● Required work:
How many lines of the data below contain the string "centimetres"? Count them and reply with the number alone.

● Task material:

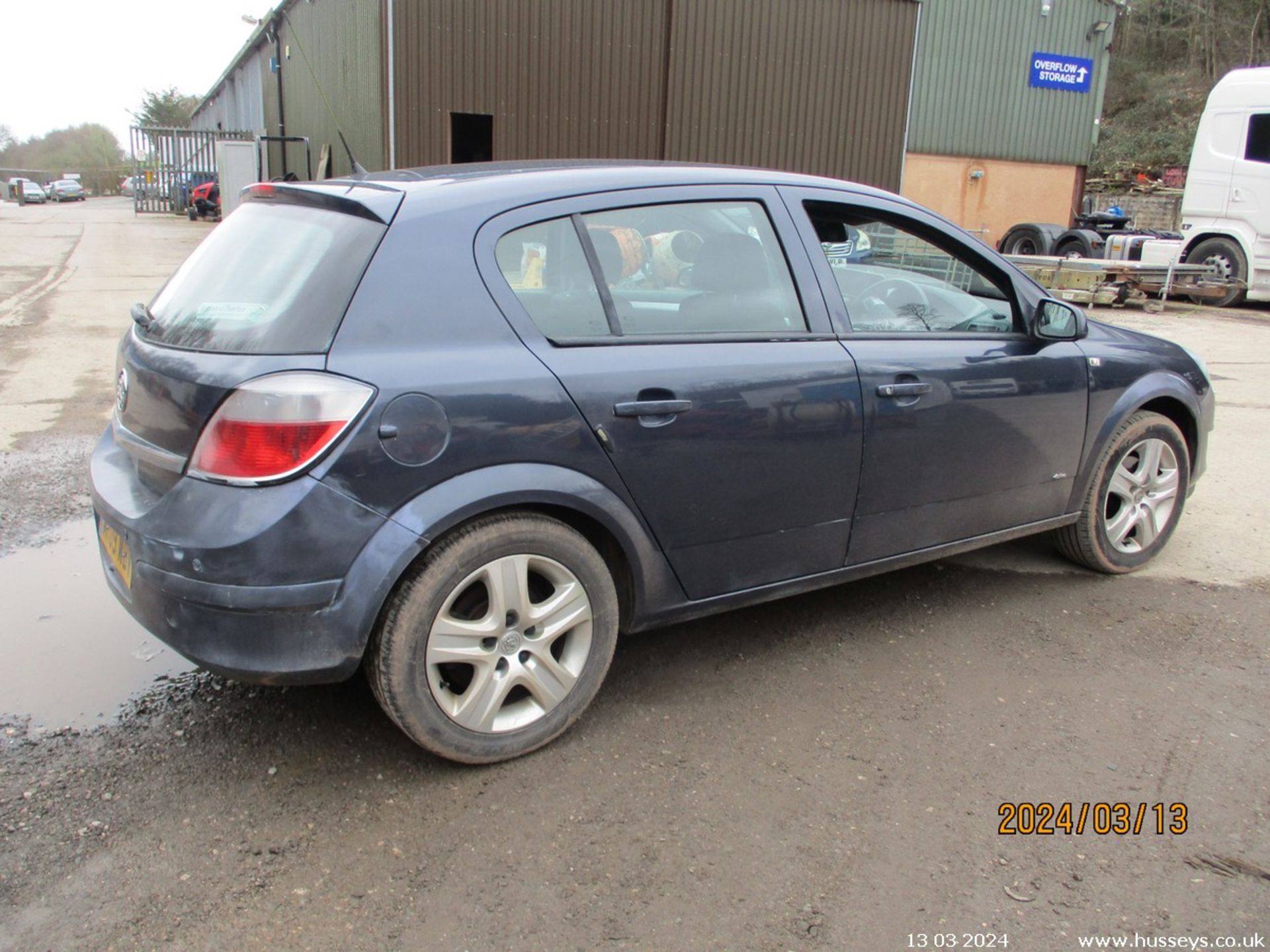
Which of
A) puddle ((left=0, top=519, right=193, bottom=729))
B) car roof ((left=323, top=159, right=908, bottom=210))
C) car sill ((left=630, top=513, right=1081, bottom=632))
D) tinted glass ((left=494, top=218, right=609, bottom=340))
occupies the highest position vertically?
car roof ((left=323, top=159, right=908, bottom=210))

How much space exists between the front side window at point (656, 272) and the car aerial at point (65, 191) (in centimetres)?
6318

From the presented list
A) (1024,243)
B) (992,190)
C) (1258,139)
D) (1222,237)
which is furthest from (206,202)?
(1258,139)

--

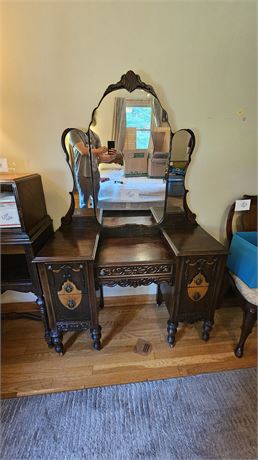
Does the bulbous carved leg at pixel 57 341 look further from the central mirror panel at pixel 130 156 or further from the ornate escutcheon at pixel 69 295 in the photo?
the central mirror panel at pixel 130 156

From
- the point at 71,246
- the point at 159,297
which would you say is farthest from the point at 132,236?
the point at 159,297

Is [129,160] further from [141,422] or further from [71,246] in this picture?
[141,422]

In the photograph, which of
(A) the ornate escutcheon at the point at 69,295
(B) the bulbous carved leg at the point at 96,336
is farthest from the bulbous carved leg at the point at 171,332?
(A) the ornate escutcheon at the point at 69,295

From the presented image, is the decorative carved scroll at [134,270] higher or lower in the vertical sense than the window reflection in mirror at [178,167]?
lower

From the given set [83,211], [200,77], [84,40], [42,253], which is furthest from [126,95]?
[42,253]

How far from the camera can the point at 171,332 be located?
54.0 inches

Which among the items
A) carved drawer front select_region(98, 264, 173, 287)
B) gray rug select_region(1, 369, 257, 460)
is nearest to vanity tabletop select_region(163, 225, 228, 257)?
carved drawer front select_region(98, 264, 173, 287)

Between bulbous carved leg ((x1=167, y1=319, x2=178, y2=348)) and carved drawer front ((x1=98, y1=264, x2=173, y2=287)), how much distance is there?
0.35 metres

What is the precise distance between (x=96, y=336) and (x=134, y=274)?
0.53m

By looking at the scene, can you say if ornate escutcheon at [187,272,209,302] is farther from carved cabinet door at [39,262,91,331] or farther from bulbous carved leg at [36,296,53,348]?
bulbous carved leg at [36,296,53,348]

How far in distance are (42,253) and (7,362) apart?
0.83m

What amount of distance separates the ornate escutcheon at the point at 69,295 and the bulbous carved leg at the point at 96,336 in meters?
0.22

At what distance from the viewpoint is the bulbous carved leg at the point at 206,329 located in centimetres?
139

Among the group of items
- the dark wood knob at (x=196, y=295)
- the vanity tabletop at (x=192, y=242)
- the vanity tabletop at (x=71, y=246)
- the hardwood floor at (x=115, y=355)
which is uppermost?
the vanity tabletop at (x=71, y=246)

...

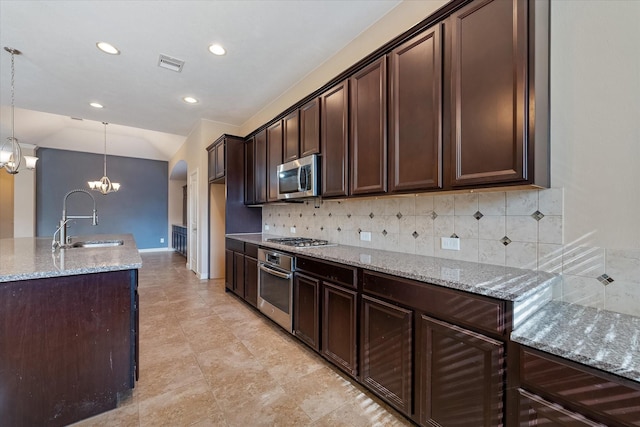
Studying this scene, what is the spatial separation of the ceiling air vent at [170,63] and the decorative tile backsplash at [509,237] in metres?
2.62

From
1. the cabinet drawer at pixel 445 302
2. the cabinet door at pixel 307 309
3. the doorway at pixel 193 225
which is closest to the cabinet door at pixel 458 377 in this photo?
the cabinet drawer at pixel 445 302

● Reply:
2